### [EXERCISE DESCRIPTION]
Your answer must restate each entry below word for word, with no pictures in it.

Stored items
————
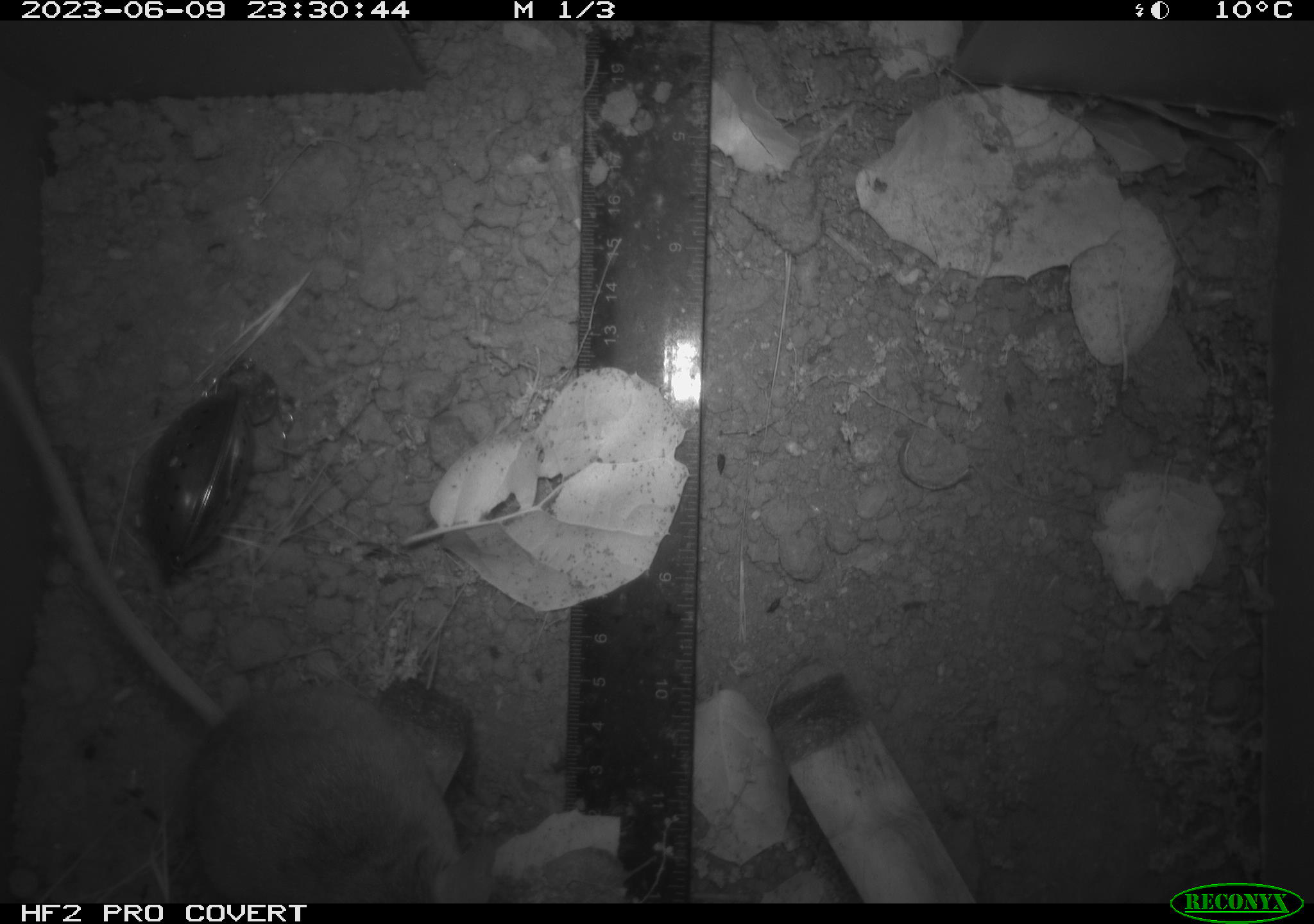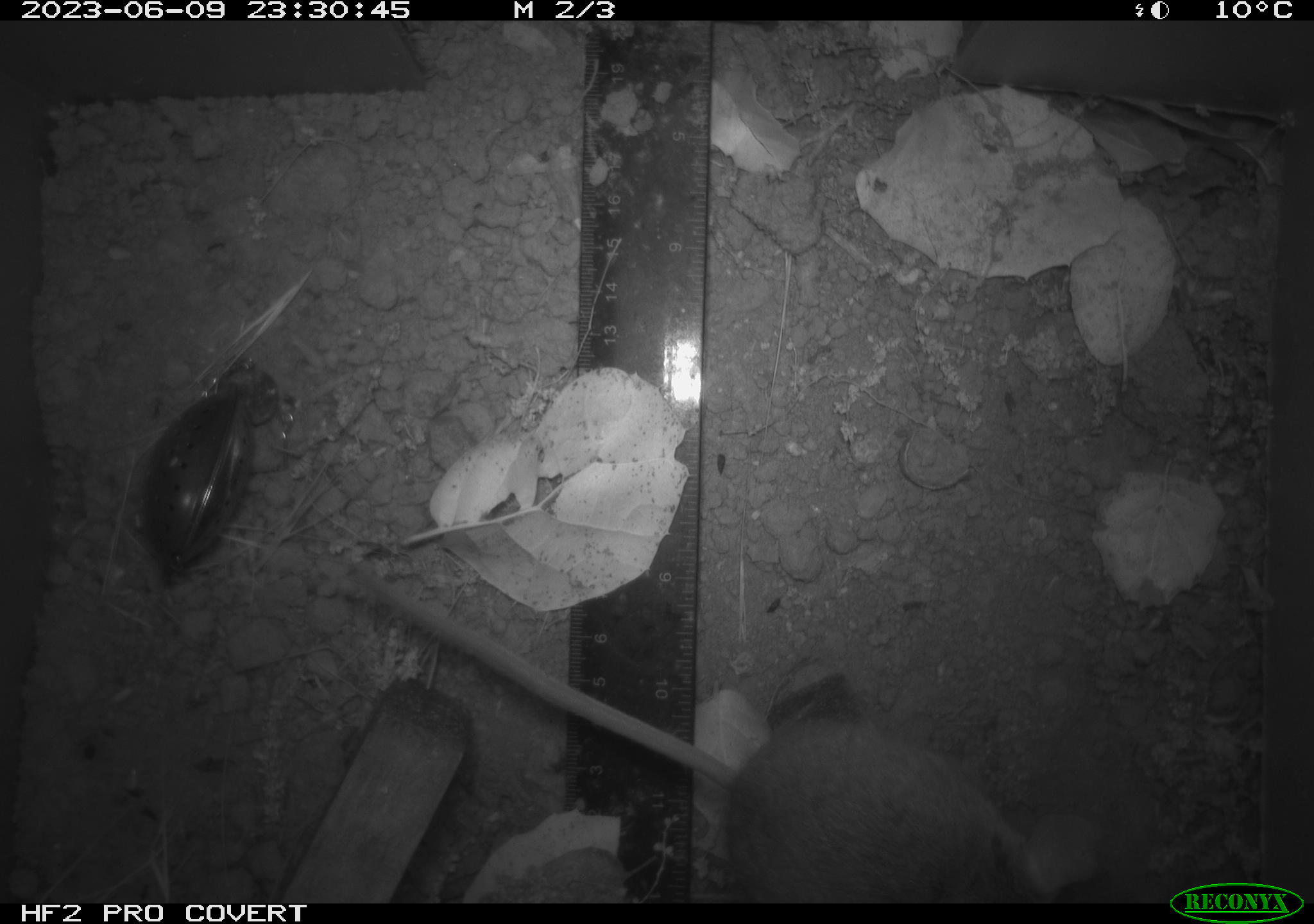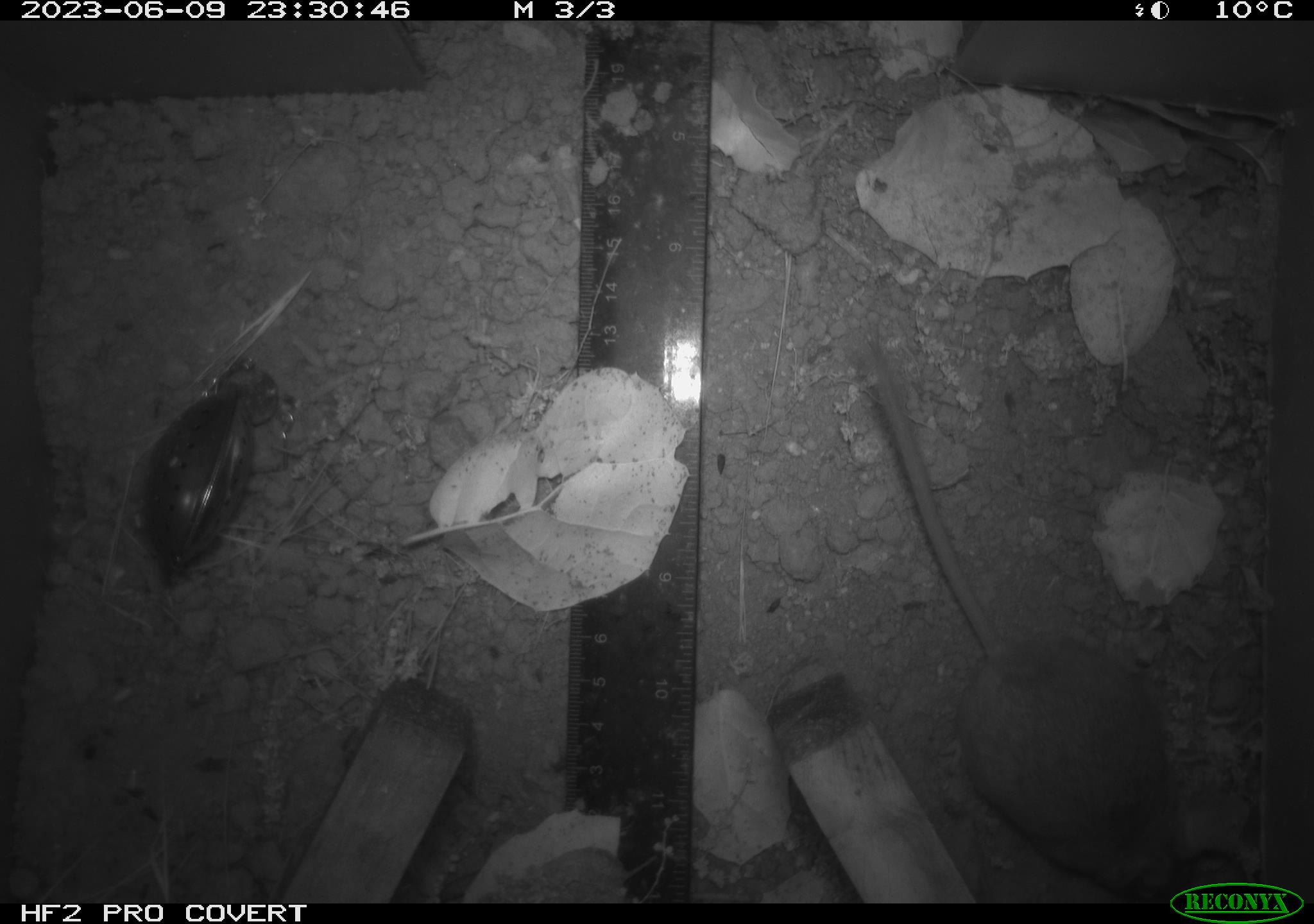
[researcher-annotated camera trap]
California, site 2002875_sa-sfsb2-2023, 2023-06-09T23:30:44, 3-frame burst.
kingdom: Animalia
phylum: Chordata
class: Mammalia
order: Rodentia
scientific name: Rodentia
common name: mouse species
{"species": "mouse species (Rodentia)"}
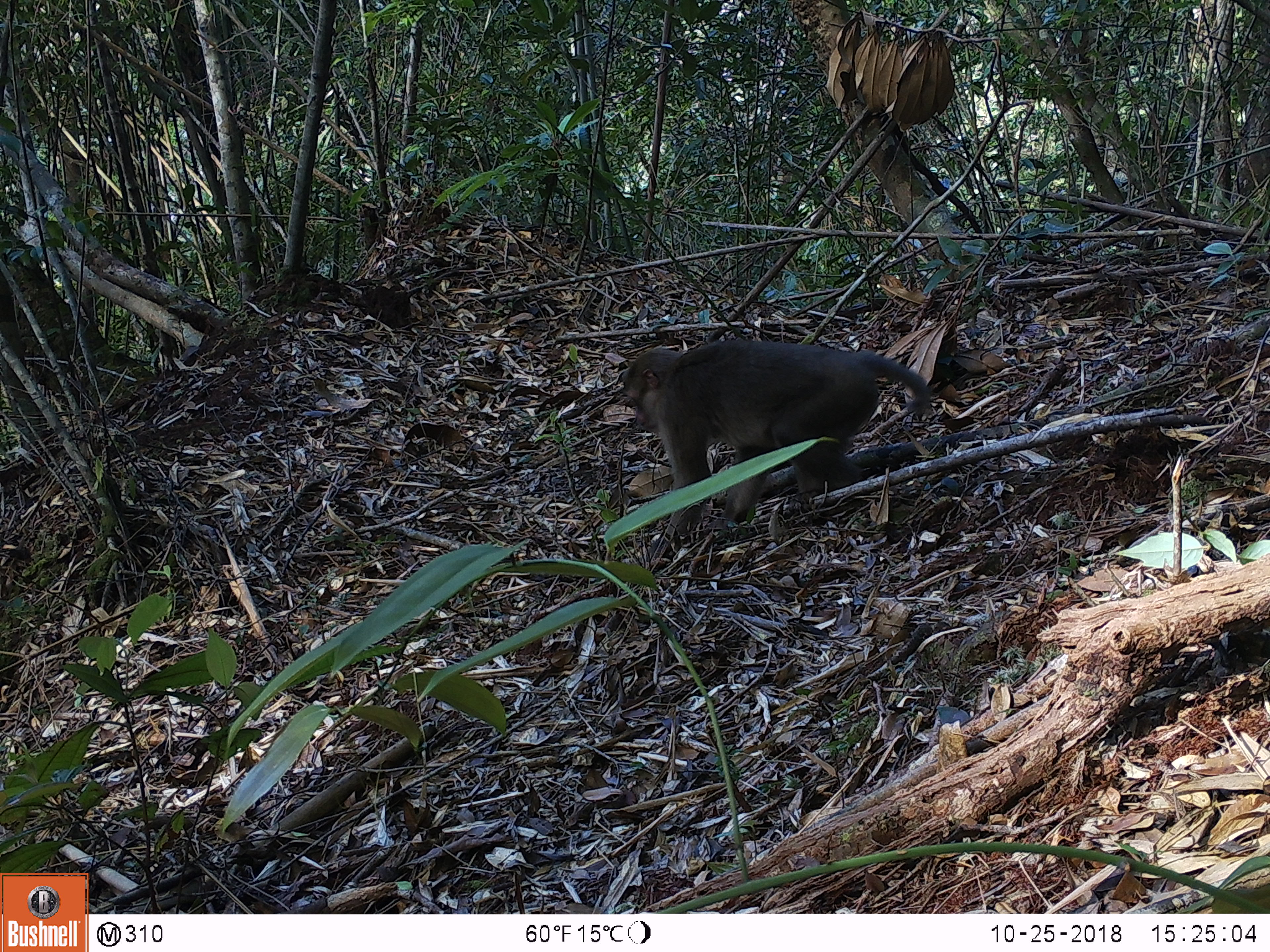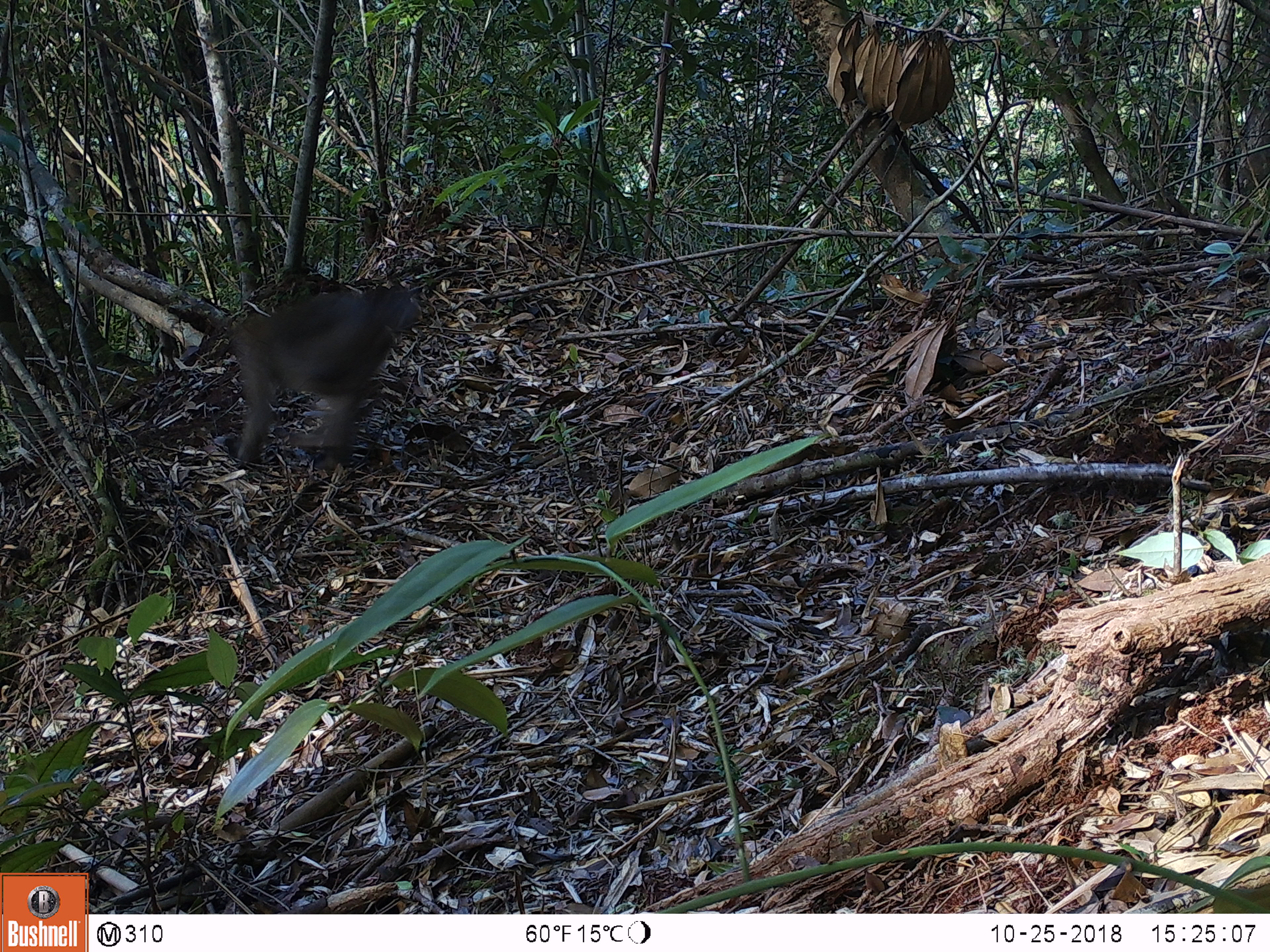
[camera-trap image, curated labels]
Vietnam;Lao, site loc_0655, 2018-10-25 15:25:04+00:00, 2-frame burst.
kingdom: Animalia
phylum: Chordata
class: Mammalia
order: Primates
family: Cercopithecidae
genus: Macaca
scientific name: Macaca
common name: macaques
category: assam or rhesus macaque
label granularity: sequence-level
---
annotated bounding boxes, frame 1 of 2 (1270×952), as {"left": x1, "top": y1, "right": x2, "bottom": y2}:
assam or rhesus macaque: {"left": 619, "top": 338, "right": 932, "bottom": 538}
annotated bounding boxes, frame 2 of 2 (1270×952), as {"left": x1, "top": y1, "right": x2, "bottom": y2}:
assam or rhesus macaque: {"left": 226, "top": 285, "right": 421, "bottom": 471}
————
### [RESPONSE BOX]
[researcher-annotated camera trap]
California, site 2002875_sa-sfsb2-2023, 2023-06-09T23:30:44, 3-frame burst.
kingdom: Animalia
phylum: Chordata
class: Mammalia
order: Rodentia
scientific name: Rodentia
common name: mouse species
{"species": "mouse species (Rodentia)"}
[camera-trap image, curated labels]
Vietnam;Lao, site loc_0655, 2018-10-25 15:25:04+00:00, 2-frame burst.
kingdom: Animalia
phylum: Chordata
class: Mammalia
order: Primates
family: Cercopithecidae
genus: Macaca
scientific name: Macaca
common name: macaques
category: assam or rhesus macaque
label granularity: sequence-level
---
annotated bounding boxes, frame 1 of 2 (1270×952), as {"left": x1, "top": y1, "right": x2, "bottom": y2}:
assam or rhesus macaque: {"left": 619, "top": 338, "right": 932, "bottom": 538}
annotated bounding boxes, frame 2 of 2 (1270×952), as {"left": x1, "top": y1, "right": x2, "bottom": y2}:
assam or rhesus macaque: {"left": 226, "top": 285, "right": 421, "bottom": 471}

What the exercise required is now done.